A secondary result of the study was that Montague’s work unleashed criticism about neuromarketing, with people expressing fear that it offered a path for corporations to influence our behavioral choices subconsciously. While recognizing the concern, Montague noted the benefit of neuroscientists studying and publishing about how the brain works in the consumer market, as opposed to a private company manipulating people for years without them knowing.

That distinction between academic research and private research is an important one to note, and one that panelist Uma Karmarkar, assistant professor of marketing/ITO at the Rady School of Management at UCSD, emphasized. While acknowledging that Nielson operates at a refreshing level of transparency, corporate research isn’t necessarily held to the same rigorous, peer-reviewed standard as that in academia. “The research doesn’t have to be right for clients,” she said, “it has to be effective.” She also raised the question of informed consent standards for research subjects within the different arenas.

Looking to the future of the field, how good will personal targeting get and how will it be regulated? asked neuroscientist Steven Hyman, event moderator, former INS president, and current Dana Foundation Board and Dana Alliance for Brain Initiatives member.

Studies will become “faster, smaller, and cheaper, because clients want the information quickly,” responded Marci.

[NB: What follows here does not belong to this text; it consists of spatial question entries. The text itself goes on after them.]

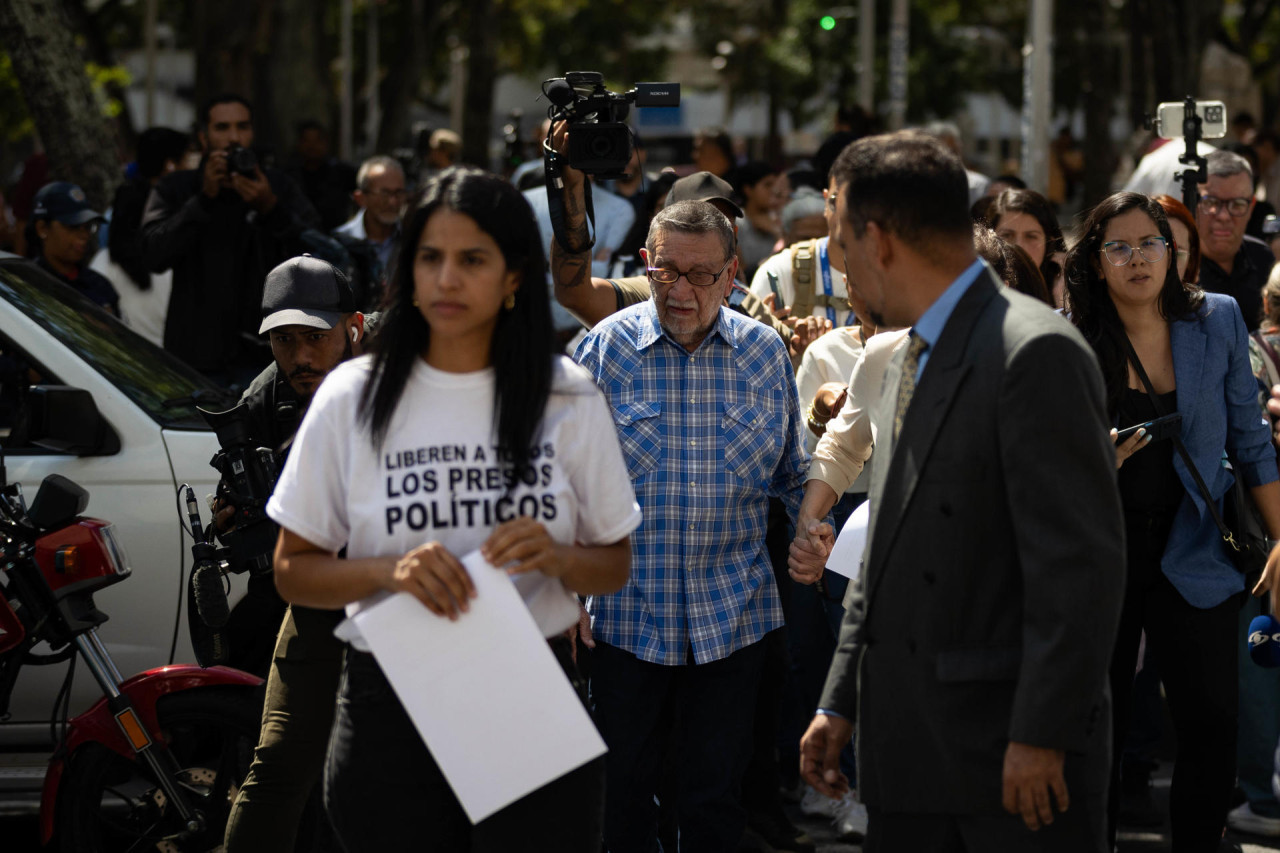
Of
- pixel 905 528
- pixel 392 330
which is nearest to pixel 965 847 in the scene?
pixel 905 528

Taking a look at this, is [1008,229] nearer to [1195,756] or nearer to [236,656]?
[1195,756]

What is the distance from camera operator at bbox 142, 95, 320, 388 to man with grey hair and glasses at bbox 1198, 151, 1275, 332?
13.1 feet

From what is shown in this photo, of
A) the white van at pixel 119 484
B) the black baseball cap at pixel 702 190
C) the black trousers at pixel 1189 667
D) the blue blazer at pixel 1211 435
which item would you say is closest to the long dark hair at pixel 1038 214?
the black baseball cap at pixel 702 190

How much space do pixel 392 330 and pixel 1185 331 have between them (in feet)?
8.58

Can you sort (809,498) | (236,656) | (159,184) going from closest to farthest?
(809,498) → (236,656) → (159,184)

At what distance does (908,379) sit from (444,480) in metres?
0.90

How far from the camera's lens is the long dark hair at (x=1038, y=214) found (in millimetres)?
6008

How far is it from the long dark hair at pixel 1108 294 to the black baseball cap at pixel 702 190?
4.92 feet

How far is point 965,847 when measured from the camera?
317 cm

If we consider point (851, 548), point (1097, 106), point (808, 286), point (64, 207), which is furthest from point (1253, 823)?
point (1097, 106)

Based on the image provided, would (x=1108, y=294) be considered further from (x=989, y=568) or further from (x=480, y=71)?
(x=480, y=71)

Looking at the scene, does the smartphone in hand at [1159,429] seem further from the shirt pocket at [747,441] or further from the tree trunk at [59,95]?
the tree trunk at [59,95]

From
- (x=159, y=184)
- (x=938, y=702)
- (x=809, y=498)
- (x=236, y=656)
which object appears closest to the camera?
(x=938, y=702)

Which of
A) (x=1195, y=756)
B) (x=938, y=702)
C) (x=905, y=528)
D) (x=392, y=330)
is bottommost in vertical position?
(x=1195, y=756)
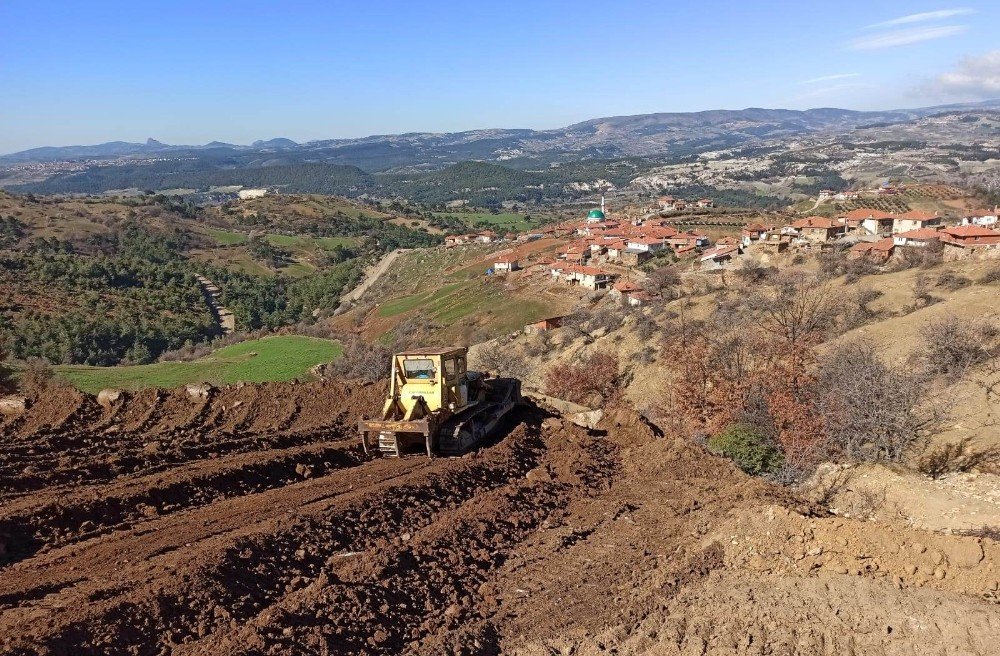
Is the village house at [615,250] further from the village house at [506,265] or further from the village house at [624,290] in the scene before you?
the village house at [624,290]

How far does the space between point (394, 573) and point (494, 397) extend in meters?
7.54

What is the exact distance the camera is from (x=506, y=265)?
75.9 meters

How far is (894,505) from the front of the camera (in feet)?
34.2

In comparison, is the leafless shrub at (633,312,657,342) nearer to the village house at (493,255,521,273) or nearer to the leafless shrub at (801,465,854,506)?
the leafless shrub at (801,465,854,506)

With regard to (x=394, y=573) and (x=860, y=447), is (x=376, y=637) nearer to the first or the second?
(x=394, y=573)

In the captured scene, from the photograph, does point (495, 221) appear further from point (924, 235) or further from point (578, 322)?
point (578, 322)

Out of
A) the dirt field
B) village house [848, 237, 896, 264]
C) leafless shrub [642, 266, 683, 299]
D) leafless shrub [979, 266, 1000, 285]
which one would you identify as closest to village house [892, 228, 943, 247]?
village house [848, 237, 896, 264]

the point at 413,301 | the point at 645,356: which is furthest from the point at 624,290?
the point at 413,301

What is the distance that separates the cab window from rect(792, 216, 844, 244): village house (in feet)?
184

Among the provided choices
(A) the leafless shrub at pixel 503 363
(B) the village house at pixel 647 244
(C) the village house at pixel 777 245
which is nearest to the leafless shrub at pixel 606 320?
(A) the leafless shrub at pixel 503 363

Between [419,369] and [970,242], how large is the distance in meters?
44.8

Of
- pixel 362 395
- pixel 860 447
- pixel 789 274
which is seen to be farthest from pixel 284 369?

But consumer neuroscience won’t be without competition: It could be eclipsed by big data–the “digital cookie crumbs” so many of us leave behind as we use technology.

Regulation of data is and will continue to be difficult as technology develops faster than governments are able to pass or enact laws. To combat fears, he said, tech company leaders have formed the Neuromarketing Science and Business Association and adopted a code of ethics.

In this intersection of neuroscience and society where even those in regulatory roles are playing catch-up, we’ll have to wait and see. But it’s clear that we, as the public, should continue to be vigilant and ask questions to ensure consent remains a priority.